National Review Editor Calls on Trump to Fire Pete Hegseth Over ‘Clownish’ Signal Scandal: ‘Does the Buck Stop Nowhere?’

(AP Photo/Andrew Harnik, File)
National Review executive editor Mark Wright called on President Donald Trump to fire Secretary of Defense Pete Hegseth over his divulgement of “operational details” regarding the American strikes on Yemen’s Houthi rebels over Signal earlier this month.
“The whole story is a tale so clownish, so stunning, so outlandish that it would seem to better fit into a gonzo satire of government ineptitude such as Burn After Reading or Veep,” observed Wright regarding National Security Adviser Mike Waltz’s adding of The Atlantic‘s Jeffrey Goldberg to the Signal group chat in which top officials — including Hegseth, Waltz, and Vice President JD Vance — were discussing the plan for the strikes.
“It goes without saying that Trump won’t fire everyone involved in this debacle, which would include most of his senior national-security staff,” continued Wright before laying out his case for giving Hegseth the axe:
In my view, the most egregious behavior was Defense Secretary Pete Hegseth’s. (The stupidest was National Security Adviser Mike Waltz’s adding of Goldberg to the conversation in the first place.)

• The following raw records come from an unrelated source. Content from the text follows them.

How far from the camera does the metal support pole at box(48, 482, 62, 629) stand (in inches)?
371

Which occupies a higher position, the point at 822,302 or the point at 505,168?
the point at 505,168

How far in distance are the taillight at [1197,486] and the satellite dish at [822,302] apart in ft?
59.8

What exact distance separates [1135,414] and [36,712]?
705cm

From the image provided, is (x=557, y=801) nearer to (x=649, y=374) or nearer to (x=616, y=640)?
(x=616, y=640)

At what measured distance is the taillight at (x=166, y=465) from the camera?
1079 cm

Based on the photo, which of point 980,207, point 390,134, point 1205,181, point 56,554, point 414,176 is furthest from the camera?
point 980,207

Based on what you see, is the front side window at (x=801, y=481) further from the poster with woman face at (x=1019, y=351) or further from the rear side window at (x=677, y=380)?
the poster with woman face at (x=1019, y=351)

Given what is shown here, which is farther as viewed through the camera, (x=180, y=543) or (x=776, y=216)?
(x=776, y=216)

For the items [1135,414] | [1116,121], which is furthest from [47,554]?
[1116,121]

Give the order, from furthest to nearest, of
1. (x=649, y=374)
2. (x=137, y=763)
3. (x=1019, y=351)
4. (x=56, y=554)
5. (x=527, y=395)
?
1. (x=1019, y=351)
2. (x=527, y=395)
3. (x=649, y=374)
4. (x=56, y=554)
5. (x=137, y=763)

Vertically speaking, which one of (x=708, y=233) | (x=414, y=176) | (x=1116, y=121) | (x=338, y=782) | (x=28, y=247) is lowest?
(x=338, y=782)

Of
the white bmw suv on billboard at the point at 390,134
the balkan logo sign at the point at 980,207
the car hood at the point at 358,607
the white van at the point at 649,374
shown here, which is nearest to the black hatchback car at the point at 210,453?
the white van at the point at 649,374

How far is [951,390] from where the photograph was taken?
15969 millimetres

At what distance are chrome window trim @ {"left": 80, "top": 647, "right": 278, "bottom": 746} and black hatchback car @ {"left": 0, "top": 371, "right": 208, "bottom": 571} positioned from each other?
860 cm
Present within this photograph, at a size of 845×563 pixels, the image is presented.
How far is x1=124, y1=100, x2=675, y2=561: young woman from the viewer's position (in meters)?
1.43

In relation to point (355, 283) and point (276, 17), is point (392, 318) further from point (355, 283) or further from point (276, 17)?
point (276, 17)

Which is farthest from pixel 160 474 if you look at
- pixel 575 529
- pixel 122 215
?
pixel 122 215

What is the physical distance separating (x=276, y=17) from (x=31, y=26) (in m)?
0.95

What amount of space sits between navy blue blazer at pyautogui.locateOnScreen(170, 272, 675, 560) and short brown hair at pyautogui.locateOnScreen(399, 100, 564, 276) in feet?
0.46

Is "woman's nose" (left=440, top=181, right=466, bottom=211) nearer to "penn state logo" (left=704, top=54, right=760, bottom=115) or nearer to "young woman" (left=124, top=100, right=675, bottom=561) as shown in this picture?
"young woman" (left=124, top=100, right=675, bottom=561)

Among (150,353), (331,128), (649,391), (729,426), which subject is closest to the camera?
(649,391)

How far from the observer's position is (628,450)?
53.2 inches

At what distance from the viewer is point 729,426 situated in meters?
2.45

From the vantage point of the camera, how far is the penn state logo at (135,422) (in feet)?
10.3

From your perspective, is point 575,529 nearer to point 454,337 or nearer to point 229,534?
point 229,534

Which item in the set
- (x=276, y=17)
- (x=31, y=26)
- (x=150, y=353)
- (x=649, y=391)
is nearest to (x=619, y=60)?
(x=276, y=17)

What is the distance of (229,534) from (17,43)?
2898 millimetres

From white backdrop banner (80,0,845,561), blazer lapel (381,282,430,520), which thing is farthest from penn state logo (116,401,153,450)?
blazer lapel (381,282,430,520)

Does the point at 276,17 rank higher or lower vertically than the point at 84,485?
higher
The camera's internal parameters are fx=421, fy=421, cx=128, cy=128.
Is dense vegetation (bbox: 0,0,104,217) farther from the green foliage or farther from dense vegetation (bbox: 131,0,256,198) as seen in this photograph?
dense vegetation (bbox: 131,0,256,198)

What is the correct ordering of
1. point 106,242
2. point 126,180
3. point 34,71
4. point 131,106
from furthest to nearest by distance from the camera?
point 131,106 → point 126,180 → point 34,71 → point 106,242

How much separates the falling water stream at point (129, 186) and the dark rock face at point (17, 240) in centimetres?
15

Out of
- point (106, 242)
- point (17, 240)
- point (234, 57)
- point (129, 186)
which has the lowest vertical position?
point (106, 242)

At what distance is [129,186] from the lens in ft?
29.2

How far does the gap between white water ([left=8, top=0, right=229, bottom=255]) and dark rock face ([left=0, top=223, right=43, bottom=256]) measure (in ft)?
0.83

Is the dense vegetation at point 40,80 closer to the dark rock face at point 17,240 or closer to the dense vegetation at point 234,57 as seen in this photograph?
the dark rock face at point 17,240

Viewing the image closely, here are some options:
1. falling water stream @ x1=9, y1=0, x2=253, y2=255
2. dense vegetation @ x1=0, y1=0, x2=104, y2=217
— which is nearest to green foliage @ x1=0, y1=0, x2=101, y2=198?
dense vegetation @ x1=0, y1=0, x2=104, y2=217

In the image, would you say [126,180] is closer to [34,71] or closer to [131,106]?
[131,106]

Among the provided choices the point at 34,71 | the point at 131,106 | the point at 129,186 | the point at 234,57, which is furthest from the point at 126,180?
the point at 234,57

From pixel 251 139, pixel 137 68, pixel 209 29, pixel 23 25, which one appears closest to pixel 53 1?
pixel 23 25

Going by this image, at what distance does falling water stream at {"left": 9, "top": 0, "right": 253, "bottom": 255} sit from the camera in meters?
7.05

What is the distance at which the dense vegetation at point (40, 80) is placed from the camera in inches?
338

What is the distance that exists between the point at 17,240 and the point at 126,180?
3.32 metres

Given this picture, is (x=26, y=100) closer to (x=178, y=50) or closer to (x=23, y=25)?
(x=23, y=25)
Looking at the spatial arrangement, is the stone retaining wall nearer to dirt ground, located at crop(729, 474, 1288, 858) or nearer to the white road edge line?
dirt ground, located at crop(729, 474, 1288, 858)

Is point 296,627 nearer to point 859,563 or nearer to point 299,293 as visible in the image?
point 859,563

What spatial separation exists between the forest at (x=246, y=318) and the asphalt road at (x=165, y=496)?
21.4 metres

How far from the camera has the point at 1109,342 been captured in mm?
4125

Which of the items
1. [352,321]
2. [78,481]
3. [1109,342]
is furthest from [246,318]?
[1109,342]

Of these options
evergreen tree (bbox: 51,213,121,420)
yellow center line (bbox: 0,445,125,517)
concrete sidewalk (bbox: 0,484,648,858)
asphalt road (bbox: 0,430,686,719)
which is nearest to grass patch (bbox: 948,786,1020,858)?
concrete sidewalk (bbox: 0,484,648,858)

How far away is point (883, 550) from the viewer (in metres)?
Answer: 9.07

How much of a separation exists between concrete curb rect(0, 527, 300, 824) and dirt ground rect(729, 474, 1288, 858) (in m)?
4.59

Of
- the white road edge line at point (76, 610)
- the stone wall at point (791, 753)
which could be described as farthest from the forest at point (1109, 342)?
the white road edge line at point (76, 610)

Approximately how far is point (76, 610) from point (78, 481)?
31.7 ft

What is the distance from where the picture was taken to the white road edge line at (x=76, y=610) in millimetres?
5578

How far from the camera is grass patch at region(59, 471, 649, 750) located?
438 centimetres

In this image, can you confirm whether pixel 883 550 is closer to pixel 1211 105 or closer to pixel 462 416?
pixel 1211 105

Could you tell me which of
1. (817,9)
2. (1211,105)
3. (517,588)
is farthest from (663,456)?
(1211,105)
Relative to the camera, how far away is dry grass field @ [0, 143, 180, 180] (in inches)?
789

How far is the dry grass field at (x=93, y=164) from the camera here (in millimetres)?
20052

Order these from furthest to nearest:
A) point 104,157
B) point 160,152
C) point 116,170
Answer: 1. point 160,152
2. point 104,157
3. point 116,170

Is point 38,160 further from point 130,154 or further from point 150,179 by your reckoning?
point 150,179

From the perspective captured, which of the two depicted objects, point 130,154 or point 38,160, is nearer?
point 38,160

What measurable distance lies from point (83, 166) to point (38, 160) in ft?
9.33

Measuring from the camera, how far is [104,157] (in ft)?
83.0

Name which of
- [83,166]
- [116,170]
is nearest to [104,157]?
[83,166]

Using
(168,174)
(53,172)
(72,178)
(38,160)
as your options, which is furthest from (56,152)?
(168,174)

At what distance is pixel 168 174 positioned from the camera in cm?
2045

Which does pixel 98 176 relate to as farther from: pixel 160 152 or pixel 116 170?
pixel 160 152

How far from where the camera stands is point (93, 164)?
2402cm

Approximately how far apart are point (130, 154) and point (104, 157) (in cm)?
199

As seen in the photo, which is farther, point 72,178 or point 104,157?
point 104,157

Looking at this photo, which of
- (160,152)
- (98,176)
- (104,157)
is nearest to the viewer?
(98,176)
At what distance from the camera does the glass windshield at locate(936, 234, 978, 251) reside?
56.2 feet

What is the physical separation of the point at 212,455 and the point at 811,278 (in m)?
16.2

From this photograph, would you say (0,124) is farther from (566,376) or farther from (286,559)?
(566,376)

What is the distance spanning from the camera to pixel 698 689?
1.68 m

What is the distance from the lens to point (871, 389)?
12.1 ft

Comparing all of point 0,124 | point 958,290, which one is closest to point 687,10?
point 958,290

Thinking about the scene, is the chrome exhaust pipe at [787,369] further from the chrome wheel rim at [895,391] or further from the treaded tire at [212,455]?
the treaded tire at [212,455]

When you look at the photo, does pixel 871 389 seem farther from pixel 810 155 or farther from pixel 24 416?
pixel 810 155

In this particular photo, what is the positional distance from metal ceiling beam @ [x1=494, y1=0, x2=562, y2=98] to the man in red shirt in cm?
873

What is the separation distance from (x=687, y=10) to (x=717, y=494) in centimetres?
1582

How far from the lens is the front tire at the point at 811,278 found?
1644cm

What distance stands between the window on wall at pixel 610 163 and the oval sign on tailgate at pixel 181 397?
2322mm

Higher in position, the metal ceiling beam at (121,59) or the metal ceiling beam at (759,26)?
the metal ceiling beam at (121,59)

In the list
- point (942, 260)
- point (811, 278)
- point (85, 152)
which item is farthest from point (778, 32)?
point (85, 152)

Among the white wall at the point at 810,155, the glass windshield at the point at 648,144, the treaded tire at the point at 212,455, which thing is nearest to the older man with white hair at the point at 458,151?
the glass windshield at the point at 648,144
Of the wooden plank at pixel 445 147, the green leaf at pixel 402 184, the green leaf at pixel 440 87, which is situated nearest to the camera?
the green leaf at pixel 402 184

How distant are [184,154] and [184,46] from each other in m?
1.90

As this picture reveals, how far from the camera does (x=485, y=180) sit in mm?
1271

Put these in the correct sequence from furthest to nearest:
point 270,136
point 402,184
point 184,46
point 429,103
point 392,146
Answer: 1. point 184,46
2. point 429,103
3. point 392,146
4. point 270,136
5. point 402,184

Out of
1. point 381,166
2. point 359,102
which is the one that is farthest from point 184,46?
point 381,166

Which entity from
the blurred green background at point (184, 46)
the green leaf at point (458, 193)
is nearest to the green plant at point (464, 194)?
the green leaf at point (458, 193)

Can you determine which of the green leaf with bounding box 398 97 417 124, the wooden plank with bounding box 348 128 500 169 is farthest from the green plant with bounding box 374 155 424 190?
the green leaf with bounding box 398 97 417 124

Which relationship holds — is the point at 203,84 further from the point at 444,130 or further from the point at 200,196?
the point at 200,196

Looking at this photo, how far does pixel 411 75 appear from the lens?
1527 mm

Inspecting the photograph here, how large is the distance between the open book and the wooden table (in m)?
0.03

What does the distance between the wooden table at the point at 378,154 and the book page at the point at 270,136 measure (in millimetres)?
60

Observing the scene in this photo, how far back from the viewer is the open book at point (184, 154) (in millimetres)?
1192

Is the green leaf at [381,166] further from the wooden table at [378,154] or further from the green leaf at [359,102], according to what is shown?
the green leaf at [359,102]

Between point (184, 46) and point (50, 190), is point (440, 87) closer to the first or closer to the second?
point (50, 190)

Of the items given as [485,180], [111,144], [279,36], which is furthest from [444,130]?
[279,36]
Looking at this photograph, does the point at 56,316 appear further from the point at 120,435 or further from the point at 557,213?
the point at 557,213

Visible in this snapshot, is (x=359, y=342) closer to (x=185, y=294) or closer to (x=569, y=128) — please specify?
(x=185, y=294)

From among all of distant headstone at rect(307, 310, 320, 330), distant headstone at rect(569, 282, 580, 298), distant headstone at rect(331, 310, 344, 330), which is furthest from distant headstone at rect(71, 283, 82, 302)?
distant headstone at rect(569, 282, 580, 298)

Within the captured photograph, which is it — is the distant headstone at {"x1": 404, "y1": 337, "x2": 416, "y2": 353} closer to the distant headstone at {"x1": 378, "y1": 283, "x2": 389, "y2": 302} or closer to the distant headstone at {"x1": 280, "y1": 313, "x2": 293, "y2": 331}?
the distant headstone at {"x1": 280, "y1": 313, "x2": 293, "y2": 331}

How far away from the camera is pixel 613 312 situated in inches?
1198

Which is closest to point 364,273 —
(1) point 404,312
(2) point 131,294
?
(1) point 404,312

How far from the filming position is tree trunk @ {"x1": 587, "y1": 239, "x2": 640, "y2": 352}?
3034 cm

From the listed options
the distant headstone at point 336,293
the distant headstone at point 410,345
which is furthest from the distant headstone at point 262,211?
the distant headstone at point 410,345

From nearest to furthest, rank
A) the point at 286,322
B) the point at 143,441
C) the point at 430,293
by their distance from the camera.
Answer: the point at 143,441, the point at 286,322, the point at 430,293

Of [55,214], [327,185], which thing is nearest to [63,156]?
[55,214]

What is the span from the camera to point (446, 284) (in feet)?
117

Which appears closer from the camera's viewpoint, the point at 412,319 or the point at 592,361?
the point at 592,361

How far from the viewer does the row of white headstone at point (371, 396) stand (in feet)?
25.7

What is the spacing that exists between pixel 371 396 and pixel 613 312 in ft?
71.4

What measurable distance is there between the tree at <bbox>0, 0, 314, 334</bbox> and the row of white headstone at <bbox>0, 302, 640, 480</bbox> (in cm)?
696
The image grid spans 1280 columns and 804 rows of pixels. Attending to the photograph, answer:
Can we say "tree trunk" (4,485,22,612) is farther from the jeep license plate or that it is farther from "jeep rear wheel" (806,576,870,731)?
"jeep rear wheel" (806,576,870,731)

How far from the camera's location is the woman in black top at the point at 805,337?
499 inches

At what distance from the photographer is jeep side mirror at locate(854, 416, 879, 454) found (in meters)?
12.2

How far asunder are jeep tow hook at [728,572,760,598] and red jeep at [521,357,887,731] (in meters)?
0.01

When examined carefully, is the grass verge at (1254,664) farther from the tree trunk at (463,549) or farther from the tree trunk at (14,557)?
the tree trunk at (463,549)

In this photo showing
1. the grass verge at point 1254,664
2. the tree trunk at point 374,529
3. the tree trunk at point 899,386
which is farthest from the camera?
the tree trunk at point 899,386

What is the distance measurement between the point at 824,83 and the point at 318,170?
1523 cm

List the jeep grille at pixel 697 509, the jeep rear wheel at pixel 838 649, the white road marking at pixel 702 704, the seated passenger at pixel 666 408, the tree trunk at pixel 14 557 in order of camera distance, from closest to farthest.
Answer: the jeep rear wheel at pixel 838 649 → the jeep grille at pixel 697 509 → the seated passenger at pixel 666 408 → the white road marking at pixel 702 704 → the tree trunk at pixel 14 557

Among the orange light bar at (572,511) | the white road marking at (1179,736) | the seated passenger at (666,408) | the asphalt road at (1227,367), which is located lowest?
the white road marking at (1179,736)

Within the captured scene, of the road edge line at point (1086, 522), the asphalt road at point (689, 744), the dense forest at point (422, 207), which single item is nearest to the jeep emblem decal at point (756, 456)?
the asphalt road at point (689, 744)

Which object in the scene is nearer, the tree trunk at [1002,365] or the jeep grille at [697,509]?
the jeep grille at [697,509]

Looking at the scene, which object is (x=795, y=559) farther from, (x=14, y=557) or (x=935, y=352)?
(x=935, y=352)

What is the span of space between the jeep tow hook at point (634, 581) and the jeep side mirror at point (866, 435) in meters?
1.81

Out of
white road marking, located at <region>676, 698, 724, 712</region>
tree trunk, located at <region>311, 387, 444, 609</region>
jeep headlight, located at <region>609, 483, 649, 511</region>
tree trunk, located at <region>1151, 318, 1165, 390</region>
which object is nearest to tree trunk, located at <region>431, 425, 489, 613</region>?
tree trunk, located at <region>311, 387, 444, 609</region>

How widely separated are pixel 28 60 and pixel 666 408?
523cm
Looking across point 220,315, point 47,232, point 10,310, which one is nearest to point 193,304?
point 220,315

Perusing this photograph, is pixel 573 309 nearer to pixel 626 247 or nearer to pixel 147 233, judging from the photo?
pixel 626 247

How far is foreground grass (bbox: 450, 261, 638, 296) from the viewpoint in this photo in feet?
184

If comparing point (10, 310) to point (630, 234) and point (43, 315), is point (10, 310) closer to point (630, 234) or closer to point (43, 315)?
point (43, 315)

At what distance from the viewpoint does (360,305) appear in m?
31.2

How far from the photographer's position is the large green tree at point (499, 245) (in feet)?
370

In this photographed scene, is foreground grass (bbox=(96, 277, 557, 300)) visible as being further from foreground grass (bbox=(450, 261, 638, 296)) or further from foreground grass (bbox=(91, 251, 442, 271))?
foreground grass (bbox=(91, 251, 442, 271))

Pete Hegseth — the top civilian in the Department of the Defense and a man who has command authority over U.S. military operations worldwide — texted information, over an unsecured channel, that “contained operational details of forthcoming strikes on Yemen, including information about targets, weapons the U.S. would be deploying, and attack sequencing.” That’s shocking, egregious, and totally outrageous.
President Trump should demand Pete Hegseth’s resignation. Today.
A question now hangs over this administration: Will there be accountability under Trump — or does the buck stop nowhere, as it did for the previous four years?
Wright isn’t the only one at the conservative magazine to say that heads deserve to roll, even if he didn’t go so far as to call for them.
“This morning, the president has plenty of good reasons to fire his entire national-security team,” wrote senior political correspondent Jim Geraghty in his morning newsletter. “He won’t do this, of course, but this means the president must shrug off half his cabinet discussing classified information — details about an impending U.S. military strike! — on an insecure system.”
“Maybe we don’t need to get rid of Waltz or Hegseth. But it would have been nice if either man had notified the president immediately and taken responsibility for the screwup,” added Geraghty. “At this point, there’s no sign that happened; instead of taking responsibility, Hegseth seems to think he can get out of this by blaming Goldberg.”